Green method converts carbon dioxide into plastics

(Credit: Getty Images)

Researchers have developed catalysts that can convert carbon dioxide—the main cause of global warming—into plastics, fabrics, resins, and other products.

The electrocatalysts are the first materials, aside from enzymes, that can turn carbon dioxide and water into carbon building blocks containing one, two, three, or four carbon atoms with more than 99 percent efficiency. Two of the products—methylglyoxal (C3) and 2,3-furandiol (C4)—can be used as precursors for plastics, adhesives, and pharmaceuticals. Toxic formaldehyde could be replaced by methylglyoxal, which is safer.

The discovery, based on the chemistry of artificial photosynthesis, is detailed in the journal Energy & Environmental Science.

Image showing the process of turning carbon dioxide into plastic
This image shows how researchers can electrochemically convert carbon dioxide into valuable polymer and drug precursors. (Credit: Karin Calvinho/Rutgers University-New Brunswick)

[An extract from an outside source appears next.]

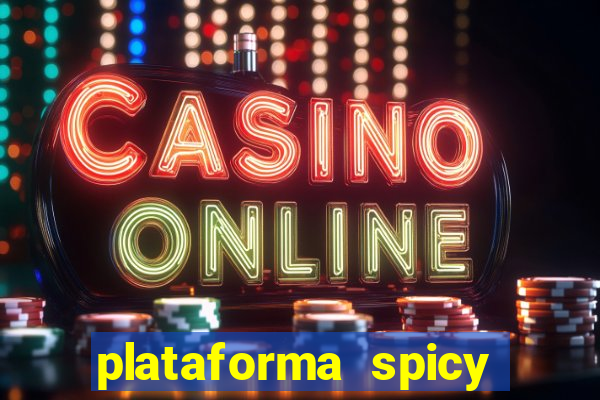 plataforma spicy bet é confiável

“Our breakthrough could lead to the conversion of carbon dioxide into valuable products and raw materials in the chemical and pharmaceutical industries,” says senior author Charles Dismukes, a professor in the chemistry and chemical biology department and the biochemistry and microbiology department at Rutgers University–New Brunswick. He is also a principal investigator at Rutgers’ Waksman Institute of Microbiology.

Previously, scientists showed that carbon dioxide can be electrochemically converted into methanol, ethanol, methane, and ethylene with relatively high yields. But such production is inefficient and too costly to be commercially feasible, according to lead author Karin Calvinho, a chemistry doctoral student.

Using five catalysts made of nickel and phosphorus, which are cheap and abundant, however, researchers can electrochemically convert carbon dioxide and water into a wide array of carbon-based products, she says.

The choice of catalyst and other conditions determine how many carbon atoms can be stitched together to make molecules or even generate longer polymers. In general, the longer the carbon chain, the more valuable the product.

The next step is to learn more about the underlying chemical reaction, so it can be used to produce other valuable products such as diols, which are widely used in the polymer industry, or hydrocarbons that can be used as renewable fuels. The researchers are designing, building, and testing electrolyzers for commercial use.

Based on their work, the researchers have earned patents for the electrocatalysts and formed RenewCO₂, a start-up company.